Skechers USA Inc. stock is falling by more than 13 percent to $27.70 in after-hours trading as the footwear company missed earnings and revenue estimates for the second quarter.
Net income for the quarter was $74.1 million, or 48 cents a diluted share, down from $79.8 million, or 52 cents, a year ago. This missed the Capital IQ estimate for earnings per share of 52 cents per share. The earnings were negatively impacted by 5 cents for currency losses.
Net sales for the three months ended June 30 were $877.8 million, a big jump over last year’s $800.5 million, but also missing the Capital IQ estimate for $888 million. The company noted that the sales figure was a new record.

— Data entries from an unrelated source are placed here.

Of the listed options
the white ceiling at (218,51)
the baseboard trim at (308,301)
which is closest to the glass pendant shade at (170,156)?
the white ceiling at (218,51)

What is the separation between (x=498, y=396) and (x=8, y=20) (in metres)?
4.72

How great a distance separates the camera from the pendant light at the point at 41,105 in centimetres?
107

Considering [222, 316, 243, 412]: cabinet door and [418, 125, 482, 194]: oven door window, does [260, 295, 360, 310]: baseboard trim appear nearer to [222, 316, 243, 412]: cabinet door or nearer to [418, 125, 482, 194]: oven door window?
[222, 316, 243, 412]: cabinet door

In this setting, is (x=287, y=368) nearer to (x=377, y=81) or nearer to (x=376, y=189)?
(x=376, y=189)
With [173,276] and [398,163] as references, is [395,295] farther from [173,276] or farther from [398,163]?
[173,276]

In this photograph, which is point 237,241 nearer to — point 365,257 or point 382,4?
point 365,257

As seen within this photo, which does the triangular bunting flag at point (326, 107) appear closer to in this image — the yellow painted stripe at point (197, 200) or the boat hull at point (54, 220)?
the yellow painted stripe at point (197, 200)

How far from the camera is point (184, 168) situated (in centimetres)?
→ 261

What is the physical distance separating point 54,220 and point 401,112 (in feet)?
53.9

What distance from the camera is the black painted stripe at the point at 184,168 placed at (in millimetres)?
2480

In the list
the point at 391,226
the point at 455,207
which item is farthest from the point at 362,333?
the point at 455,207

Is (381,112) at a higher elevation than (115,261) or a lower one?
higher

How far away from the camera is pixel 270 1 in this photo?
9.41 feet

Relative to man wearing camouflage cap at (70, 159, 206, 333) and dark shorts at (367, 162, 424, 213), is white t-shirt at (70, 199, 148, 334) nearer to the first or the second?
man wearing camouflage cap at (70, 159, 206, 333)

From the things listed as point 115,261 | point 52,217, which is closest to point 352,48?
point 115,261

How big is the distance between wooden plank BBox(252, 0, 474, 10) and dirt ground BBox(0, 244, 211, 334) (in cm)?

“Skechers achieved new record second quarter net sales of $877.8 million, which led to a $1.86 billion net sales record for the first six months of 2016,” said David Weinberg, chief operating officer and chief financial officer. “The growth in the quarter was primarily attributable to a 34.6 percent increase in our international subsidiary and joint venture businesses and a 40.5 percent increase in our international company-owned Skechers stores.
Weinberg went on to say that in the domestic wholesale business, shipments were pulled forward from April into March resulting in significantly reduced shipments in April and leading to a sales decrease of 5.4 percent in the second quarter, but an increase of 3.2 percent for the first six months.
Another item weighing on investors was that earnings from operations for the quarter were $100.4 million, or 11.4 percent of net sales, a drop from the earnings from operations of $112.3 million, or 14.0 percent of net sales for the second quarter of 2015.
The company said that it believes there is an upside opportunity for the third quarter with net sales estimated to be between $950 million and $975 million. This was also seen as a weak projection by Wall Street investors who had expected big numbers for back-to-school.